In many countries the lack of adequate human capacity at all levels is the most important inhibiting factor for progress in water management. IWA’s recent study, An Avoidable Crisis, WASH Human Resource Capacity Gaps in 15 Developing Economies, shows how the lack of capacity has many different faces in different places. If we are to have any chance of meeting the future Sustainable Development Goals, we need an unprecedented worldwide effort in the capacity development of water professionals.

Water management is a complex multi-disciplinary topic and water professionals, therefore, come in many different forms and shapes. Engineers, social scientists, famers, accountants, plumbers, lawyers, communications experts, managers, economists, geographers – to name a few – are all involved in water management as ‘water professionals’. As water touches upon so many fields of expertise and know how – building capacity on water management is not an isolated effort in a few engineering schools. The water training that goes with the new water culture has to be built in the entire national education systems from university courses to vocational training.

Successful examples of development of capacities of water professionals at scale, all have at least two elements in common:

  • There is at least one strong professional association at national level that is connected to the international water professionals network;
  • There is a strong linkage between science, technology and practice, furthering the adoption of innovation from both a pull and push side.

National professional associations have a vital role to play in maintaining and building the professionalism in the water sector, as is the case in many countries. Some of the best associations represent a broad set of professional backgrounds and bring together a wide variety of individual professionals from practice to academia, from technology to communications.

Through representing multiple stakeholders, these associations are able to support the development of national standards, diverse training courses or providing network opportunities for water professionals. All these are critical for developing a thriving national water sector that is capable of addressing the water challenges of today and tomorrow.

The second core element is the close linkage between academia and practice. To achieve this goal it is important for local universities to be part of the solution to local and regional problems. Linking science with practice, universities with public administration and utilities enables them to educate students to analyse national or local water problems and find appropriate solutions adapted to local circumstances.

International associations, such as the IWA – the International Water Association, take a similar approach on a global level and therefore support and co-operate with national associations. They provide the international platform and network of water professionals necessary to make globally available progress in science, technology, economics and policy. This makes a significant contribution to enhancing water development. In order to bridge the language and cultural gap between different global regions, the IWA’s network covers almost every country in the world and has an increased focus on developing regional hubs.
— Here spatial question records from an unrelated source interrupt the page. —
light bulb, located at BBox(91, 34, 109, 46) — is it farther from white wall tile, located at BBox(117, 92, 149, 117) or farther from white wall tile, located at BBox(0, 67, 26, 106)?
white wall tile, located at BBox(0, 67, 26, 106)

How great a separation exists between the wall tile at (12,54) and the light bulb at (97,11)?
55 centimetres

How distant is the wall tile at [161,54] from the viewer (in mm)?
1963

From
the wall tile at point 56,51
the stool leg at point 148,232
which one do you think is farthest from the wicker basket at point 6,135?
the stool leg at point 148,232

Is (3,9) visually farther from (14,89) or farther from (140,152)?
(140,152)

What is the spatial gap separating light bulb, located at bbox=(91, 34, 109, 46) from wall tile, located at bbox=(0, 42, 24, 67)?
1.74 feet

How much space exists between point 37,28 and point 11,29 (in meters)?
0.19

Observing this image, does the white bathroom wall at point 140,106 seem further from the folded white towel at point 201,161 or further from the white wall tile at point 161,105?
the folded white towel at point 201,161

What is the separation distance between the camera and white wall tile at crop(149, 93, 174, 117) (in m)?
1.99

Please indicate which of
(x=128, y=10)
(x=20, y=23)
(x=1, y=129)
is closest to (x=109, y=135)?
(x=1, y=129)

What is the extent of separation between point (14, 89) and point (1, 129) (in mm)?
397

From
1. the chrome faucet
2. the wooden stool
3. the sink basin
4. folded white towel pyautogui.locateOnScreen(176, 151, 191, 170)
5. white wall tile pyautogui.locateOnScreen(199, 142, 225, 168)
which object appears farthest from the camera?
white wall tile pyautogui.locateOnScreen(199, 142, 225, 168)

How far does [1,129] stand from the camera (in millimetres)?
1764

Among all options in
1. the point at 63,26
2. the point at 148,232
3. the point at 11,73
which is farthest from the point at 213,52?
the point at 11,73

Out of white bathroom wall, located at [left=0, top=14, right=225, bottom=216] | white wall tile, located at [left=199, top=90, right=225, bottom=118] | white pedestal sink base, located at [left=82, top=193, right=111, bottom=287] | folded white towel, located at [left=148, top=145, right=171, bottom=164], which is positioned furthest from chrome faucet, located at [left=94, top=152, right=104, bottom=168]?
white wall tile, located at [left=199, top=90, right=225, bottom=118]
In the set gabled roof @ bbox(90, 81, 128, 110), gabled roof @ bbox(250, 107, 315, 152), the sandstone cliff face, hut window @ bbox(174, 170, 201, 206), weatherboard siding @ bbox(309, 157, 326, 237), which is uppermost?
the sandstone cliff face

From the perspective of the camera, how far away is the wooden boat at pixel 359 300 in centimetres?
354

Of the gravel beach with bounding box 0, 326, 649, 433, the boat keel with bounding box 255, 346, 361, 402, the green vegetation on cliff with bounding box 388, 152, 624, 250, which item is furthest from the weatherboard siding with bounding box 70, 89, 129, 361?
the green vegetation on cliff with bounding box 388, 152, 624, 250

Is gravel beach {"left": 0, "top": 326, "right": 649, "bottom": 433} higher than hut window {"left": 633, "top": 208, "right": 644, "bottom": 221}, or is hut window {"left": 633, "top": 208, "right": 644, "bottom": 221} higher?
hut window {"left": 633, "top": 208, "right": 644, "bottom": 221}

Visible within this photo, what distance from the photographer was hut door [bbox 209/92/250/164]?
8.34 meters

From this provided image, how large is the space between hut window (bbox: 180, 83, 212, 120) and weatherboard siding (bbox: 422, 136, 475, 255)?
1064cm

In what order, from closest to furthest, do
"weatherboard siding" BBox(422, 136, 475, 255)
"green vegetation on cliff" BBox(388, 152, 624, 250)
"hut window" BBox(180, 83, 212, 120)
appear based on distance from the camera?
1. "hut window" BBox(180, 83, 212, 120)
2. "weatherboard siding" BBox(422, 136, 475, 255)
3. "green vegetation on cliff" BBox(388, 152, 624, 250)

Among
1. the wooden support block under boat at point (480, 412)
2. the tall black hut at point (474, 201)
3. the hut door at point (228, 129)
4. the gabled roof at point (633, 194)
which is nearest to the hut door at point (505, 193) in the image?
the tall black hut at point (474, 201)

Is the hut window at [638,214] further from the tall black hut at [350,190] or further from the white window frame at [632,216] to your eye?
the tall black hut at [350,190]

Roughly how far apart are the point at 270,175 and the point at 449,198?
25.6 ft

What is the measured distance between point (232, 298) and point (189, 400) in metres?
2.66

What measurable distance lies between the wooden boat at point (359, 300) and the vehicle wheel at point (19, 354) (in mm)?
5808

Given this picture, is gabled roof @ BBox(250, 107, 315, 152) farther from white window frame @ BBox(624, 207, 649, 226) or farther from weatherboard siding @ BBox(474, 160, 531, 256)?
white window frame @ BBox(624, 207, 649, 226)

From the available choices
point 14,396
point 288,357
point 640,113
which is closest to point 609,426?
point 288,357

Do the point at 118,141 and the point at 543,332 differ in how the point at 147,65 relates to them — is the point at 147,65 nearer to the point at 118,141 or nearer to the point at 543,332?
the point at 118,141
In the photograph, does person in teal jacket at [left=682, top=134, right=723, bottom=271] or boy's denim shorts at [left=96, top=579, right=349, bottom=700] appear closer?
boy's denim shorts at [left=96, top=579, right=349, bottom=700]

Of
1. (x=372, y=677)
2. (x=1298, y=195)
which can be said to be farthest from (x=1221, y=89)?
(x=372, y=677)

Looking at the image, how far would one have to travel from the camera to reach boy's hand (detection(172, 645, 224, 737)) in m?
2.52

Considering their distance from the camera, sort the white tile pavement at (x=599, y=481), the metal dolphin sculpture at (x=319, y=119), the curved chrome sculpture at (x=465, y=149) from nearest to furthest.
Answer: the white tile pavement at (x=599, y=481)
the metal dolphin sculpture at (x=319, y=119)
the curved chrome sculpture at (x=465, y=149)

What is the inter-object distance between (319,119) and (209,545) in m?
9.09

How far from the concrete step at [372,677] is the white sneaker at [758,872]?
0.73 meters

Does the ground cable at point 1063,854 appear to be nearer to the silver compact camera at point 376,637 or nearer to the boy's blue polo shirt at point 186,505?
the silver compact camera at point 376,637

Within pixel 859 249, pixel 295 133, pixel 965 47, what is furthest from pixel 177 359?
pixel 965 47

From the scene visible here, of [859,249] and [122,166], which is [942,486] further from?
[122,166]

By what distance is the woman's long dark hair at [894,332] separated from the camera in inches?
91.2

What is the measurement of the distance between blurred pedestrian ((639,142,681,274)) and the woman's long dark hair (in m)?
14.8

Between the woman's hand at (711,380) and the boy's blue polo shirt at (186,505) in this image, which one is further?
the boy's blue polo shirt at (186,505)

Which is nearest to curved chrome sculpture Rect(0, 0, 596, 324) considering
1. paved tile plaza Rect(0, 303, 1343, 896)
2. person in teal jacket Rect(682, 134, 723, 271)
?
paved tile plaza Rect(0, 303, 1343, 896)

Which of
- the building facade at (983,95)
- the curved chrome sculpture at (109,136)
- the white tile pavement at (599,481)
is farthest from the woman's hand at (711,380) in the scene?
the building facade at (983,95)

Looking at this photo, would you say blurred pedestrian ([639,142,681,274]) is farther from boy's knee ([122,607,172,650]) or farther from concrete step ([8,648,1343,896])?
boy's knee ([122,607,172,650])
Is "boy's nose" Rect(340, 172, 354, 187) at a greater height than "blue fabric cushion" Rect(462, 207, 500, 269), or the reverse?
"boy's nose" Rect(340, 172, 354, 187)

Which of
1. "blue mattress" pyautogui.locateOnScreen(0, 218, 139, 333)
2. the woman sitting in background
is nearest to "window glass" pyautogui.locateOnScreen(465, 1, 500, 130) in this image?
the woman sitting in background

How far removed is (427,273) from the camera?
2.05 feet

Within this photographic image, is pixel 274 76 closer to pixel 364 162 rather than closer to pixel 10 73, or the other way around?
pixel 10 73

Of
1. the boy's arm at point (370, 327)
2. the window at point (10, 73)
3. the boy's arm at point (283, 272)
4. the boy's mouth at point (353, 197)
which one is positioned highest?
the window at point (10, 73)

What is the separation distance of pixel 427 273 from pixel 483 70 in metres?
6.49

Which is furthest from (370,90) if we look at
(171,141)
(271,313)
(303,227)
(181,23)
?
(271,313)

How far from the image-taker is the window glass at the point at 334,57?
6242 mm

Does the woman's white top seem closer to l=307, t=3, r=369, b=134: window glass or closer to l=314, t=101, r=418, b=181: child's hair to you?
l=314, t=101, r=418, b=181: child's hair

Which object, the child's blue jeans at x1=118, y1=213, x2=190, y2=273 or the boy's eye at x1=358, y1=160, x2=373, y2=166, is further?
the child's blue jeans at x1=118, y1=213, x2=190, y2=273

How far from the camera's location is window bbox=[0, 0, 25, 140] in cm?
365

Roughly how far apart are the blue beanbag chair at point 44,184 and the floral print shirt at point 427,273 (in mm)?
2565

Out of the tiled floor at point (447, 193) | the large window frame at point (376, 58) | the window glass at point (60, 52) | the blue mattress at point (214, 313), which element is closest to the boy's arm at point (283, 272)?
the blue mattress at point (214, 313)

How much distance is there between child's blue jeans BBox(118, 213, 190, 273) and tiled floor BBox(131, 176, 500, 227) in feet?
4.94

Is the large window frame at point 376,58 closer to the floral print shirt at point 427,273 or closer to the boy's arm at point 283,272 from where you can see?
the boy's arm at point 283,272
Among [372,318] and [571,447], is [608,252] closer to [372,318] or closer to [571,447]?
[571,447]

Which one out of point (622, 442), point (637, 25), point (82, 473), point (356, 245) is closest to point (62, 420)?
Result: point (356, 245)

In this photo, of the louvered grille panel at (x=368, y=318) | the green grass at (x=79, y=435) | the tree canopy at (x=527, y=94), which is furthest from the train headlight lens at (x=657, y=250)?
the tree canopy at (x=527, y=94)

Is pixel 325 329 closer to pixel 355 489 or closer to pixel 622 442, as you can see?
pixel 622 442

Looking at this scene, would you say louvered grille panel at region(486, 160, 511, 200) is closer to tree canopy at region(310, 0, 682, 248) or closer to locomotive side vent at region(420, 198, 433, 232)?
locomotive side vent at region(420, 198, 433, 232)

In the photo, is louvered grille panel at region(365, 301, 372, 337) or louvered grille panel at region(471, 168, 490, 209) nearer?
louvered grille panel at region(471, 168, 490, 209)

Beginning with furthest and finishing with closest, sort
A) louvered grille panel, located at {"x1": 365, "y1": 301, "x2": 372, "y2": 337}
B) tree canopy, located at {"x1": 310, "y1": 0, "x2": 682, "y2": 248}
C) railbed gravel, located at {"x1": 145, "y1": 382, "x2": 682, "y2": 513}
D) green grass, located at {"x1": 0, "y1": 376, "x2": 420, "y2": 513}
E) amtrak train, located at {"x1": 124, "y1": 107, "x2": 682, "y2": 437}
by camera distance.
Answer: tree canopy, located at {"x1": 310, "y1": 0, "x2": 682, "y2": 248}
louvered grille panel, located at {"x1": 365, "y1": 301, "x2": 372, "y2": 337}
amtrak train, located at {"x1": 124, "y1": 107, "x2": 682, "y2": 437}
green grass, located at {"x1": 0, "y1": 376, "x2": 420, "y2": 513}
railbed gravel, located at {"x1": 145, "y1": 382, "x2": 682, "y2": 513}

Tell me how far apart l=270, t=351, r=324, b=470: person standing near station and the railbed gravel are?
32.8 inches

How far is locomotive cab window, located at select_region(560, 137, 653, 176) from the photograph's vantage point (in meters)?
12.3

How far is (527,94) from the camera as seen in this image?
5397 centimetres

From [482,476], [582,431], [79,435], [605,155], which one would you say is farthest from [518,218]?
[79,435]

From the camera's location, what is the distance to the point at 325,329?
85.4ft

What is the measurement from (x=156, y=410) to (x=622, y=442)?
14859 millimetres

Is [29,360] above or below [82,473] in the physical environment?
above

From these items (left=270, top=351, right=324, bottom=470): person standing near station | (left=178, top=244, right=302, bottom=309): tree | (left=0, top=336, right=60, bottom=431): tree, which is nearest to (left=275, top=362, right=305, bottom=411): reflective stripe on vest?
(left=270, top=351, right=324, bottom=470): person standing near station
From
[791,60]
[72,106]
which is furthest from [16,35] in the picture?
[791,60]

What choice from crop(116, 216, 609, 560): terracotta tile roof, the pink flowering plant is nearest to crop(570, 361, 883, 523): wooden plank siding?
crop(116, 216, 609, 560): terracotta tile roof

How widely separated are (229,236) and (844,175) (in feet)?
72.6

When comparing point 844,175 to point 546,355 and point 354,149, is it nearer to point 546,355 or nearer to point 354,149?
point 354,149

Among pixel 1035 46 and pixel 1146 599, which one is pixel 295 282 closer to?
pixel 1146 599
Developing and empowering future water leaders is a critically important aspect of this. The IWA Young Water Professionals (YWP) is devoted to this goal. National YWP chapters are supported by national IWA governing members, and by the IWA secretariat, particularly in the areas of communication, quality control and logistics.

The limiting factors for the development of sustainable water management are different in different regions; local situations have to be understood and solutions found to address them. In our experience finances are not always the limiting factor. Instead, the lack of human capacity, inadequate priority setting at the political level, and a lack of a comprehensive understanding of the regional and local water situations are far more likely to become barriers to progress.